Derweil plant auch der Bundesverband der Freien Berufe ein SPM. Rolf Schmachtenberg, Staatssekretär im BMAS, brachte auf der Verdi-Tagung eine Öffnung bestehender SPM für Dritte ins Spiel, sofern die Sozialpartner „vor Ort“ der Öffnung zustimmen und Dritte nicht frei unter möglichen SPM wählen können, wenn es einen einschlägigen Tarifvertrag für sie gibt. Insbesondere Tierärzte, die selbst berufsständisch abgesichert sind, bemühen sich um eine rBZ für ihre Angestellten. Bei den freien Berufen gibt es fast fünf Millionen Beschäftigte, aber weder klare Sozialpartner und somit keinen Tarifvertrag (wegen sehr unterschiedlicher Firmenstrukturen) noch eine entsprechende Versorgungseinrichtung. „Der Gesetzgeber könnte helfen“, meint Peter Klotzki, Hauptgeschäftsführer des Bundesverbandes der Freien Berufe: „Die Einschlägigkeit müsste geändert werden.“ Sonst könne man nicht an bestehende SPM andocken. Laut Gesetz können nichttarifgebundene Firmen nur eine einschlägige tarifliche Regelung vereinbaren (Paragraf 24 BetrAVG). Anfang Juli will der Verband laut Klotzki die Mitglieder um Abstimmung bitten, ob man eine eigene große Kasse der Freien Berufe aufbaut.

Zudem ist in der Diskussion, dass der 30.000 Mitglieder starke Verband der medizinischen Fachangestellten mit einem von drei möglichen Arbeitgebern einen Tarifvertrag schließt. Dort könnten Tier- und Zahnärzte für ihre Angestellten integriert werden. Für die anderen Berufszweige der Freien käme dieser Tarifvertrag noch nicht in Betracht, weil er nicht „einschlägig“ wäre.
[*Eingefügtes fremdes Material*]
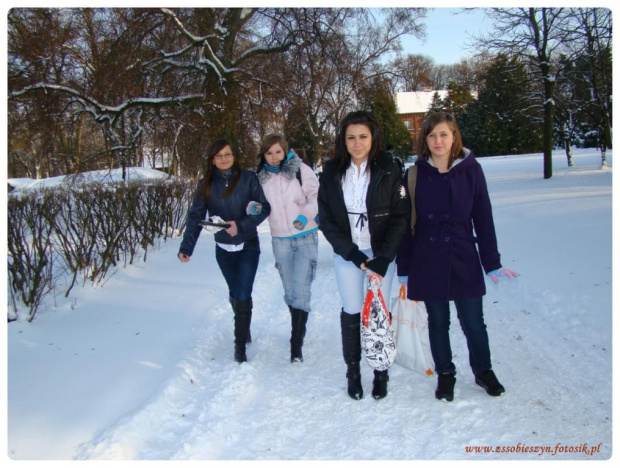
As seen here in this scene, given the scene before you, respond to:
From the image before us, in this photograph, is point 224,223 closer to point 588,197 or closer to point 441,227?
point 441,227

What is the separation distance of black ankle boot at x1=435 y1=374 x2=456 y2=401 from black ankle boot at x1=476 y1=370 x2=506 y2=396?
0.19m

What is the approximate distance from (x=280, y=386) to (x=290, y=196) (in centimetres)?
150

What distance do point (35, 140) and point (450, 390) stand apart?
11.2 m

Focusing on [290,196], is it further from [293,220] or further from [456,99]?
[456,99]

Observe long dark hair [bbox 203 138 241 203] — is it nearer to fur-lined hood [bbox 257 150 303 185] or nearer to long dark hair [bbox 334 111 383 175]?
fur-lined hood [bbox 257 150 303 185]

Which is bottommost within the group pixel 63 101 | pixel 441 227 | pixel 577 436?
pixel 577 436

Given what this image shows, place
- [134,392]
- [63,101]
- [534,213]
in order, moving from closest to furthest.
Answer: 1. [134,392]
2. [534,213]
3. [63,101]

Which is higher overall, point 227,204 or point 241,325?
point 227,204

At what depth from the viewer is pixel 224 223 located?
143 inches

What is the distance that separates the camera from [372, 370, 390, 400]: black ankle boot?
3.13m

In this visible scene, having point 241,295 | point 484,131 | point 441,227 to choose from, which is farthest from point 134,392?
point 484,131

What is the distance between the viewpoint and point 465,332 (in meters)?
3.14

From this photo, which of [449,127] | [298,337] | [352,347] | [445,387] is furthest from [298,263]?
[449,127]

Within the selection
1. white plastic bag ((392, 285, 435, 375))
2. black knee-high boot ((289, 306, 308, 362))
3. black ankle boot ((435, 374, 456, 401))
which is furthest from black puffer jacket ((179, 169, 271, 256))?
black ankle boot ((435, 374, 456, 401))
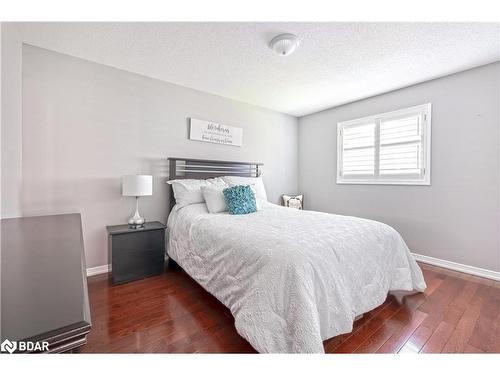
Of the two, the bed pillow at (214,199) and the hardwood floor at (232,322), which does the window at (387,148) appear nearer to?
the hardwood floor at (232,322)

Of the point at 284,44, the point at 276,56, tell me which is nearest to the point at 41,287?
the point at 284,44

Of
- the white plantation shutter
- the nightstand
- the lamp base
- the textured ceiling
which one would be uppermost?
the textured ceiling

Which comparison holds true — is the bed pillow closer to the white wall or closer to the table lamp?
the table lamp

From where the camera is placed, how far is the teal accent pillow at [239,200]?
8.30ft

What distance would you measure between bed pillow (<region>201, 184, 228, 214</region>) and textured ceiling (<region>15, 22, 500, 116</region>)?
1408 millimetres

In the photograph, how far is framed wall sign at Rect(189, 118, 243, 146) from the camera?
322 centimetres

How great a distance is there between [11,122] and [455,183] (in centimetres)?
456

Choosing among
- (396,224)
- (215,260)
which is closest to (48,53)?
(215,260)

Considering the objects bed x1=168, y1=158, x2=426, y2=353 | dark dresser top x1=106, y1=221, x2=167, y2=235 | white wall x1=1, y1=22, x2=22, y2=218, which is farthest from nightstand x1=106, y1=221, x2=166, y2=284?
white wall x1=1, y1=22, x2=22, y2=218
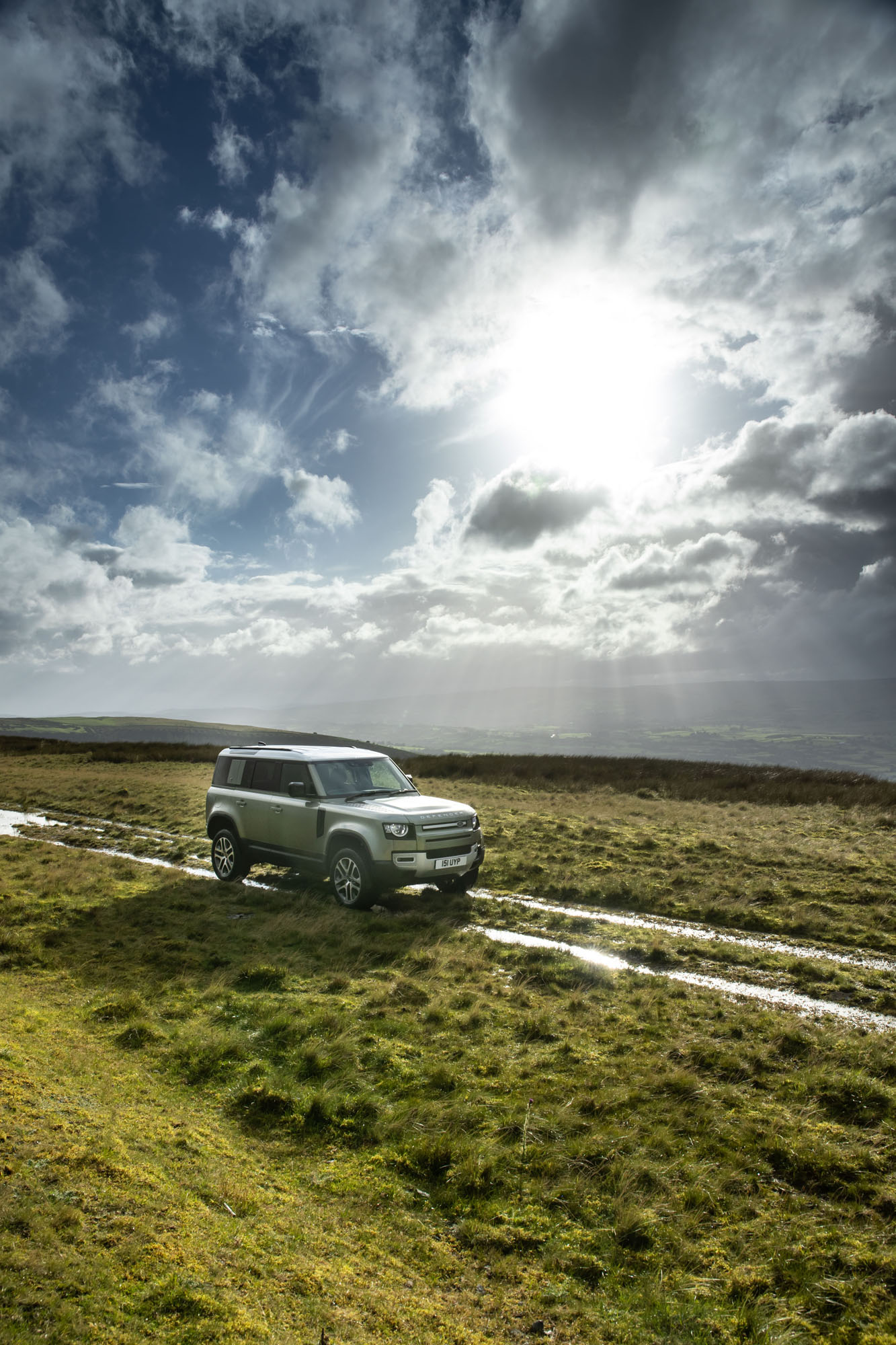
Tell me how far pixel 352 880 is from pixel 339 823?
3.12 feet

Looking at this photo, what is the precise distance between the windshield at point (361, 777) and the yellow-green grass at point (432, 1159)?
14.8 feet

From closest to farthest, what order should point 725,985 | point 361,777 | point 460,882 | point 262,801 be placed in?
point 725,985
point 460,882
point 361,777
point 262,801

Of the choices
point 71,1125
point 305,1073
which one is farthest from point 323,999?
point 71,1125

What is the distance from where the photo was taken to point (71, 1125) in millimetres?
4461

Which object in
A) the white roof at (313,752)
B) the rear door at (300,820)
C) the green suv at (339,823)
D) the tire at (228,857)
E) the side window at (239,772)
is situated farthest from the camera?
the side window at (239,772)

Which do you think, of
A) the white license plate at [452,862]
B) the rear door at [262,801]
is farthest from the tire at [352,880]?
the rear door at [262,801]

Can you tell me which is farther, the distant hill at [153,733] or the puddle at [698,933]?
the distant hill at [153,733]

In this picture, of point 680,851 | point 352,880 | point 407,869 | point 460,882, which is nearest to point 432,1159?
point 407,869

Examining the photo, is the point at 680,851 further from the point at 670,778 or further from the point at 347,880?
the point at 670,778

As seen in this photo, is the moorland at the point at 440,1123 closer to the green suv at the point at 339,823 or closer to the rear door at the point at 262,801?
the green suv at the point at 339,823

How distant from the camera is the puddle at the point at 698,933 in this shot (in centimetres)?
960

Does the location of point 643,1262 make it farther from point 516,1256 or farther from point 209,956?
point 209,956

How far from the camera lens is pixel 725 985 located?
8.43 meters

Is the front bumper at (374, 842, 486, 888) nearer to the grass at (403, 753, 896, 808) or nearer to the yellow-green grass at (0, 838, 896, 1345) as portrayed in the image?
the yellow-green grass at (0, 838, 896, 1345)
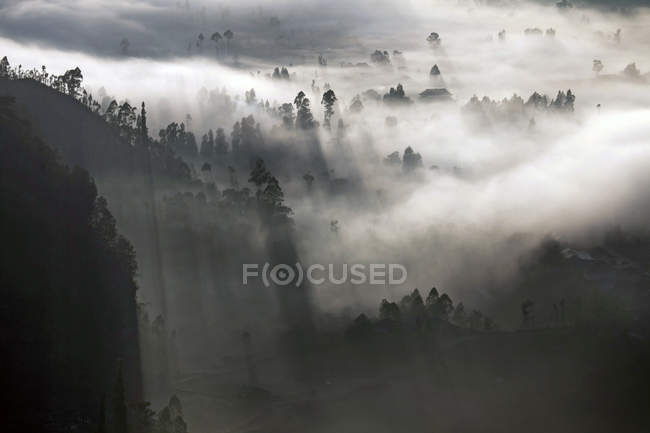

Einschlägig ist ein Tarifvertrag bisher nur, wenn der Arbeitnehmer bei Tarifgebundenheit unter den räumlichen, zeitlichen, fachlichen und persönlichen Geltungsbereich des in Bezug genommenen Tarifvertrags fallen würde, entschied das Bundesarbeitsgericht schon 2011 (Az.: 3 AZR 154/09). Dazu soll im aktuellen bAV-Fachdialog eine Lösung gefunden werden.

Derweil ringt Verdi um weiteren Zuwachs bei SPM. Das Andocken an bestehende Tarifverträge durch tarifgebundene Sozialpartner scheint für die Gewerkschaft der Königsweg zu sein. Dagegen sieht man beim Andocken durch tariflich ungebundene Sozialpartner Probleme, falls der Beitritt ohne Vereinbarung einer einschlägigen tariflichen Regelung erlaubt wird. „Da die Arbeitgeberhaftung in der rBZ entfällt, ist die Tarifexklusivität neben dem Sicherungsbeitrag und der Durchführung und Steuerung durch die Sozialpartner ein teilweiser Ausgleich und Kompensation“, sagt Judith Kerschbaumer. Eine Verbetrieblichung würde bei dieser komplexen Materie ein deutliches Ungleichgewicht und eine Verschiebung ausschließlich zulasten der Beschäftigten bedeuten, fürchtet die Leiterin des Bereichs Arbeitsmarkt- und Sozialpolitik bei Verdi. „Für mich wäre das der Tod der Idee des Sozialpartnermodells“, erklärt Judith Kerschbaumer.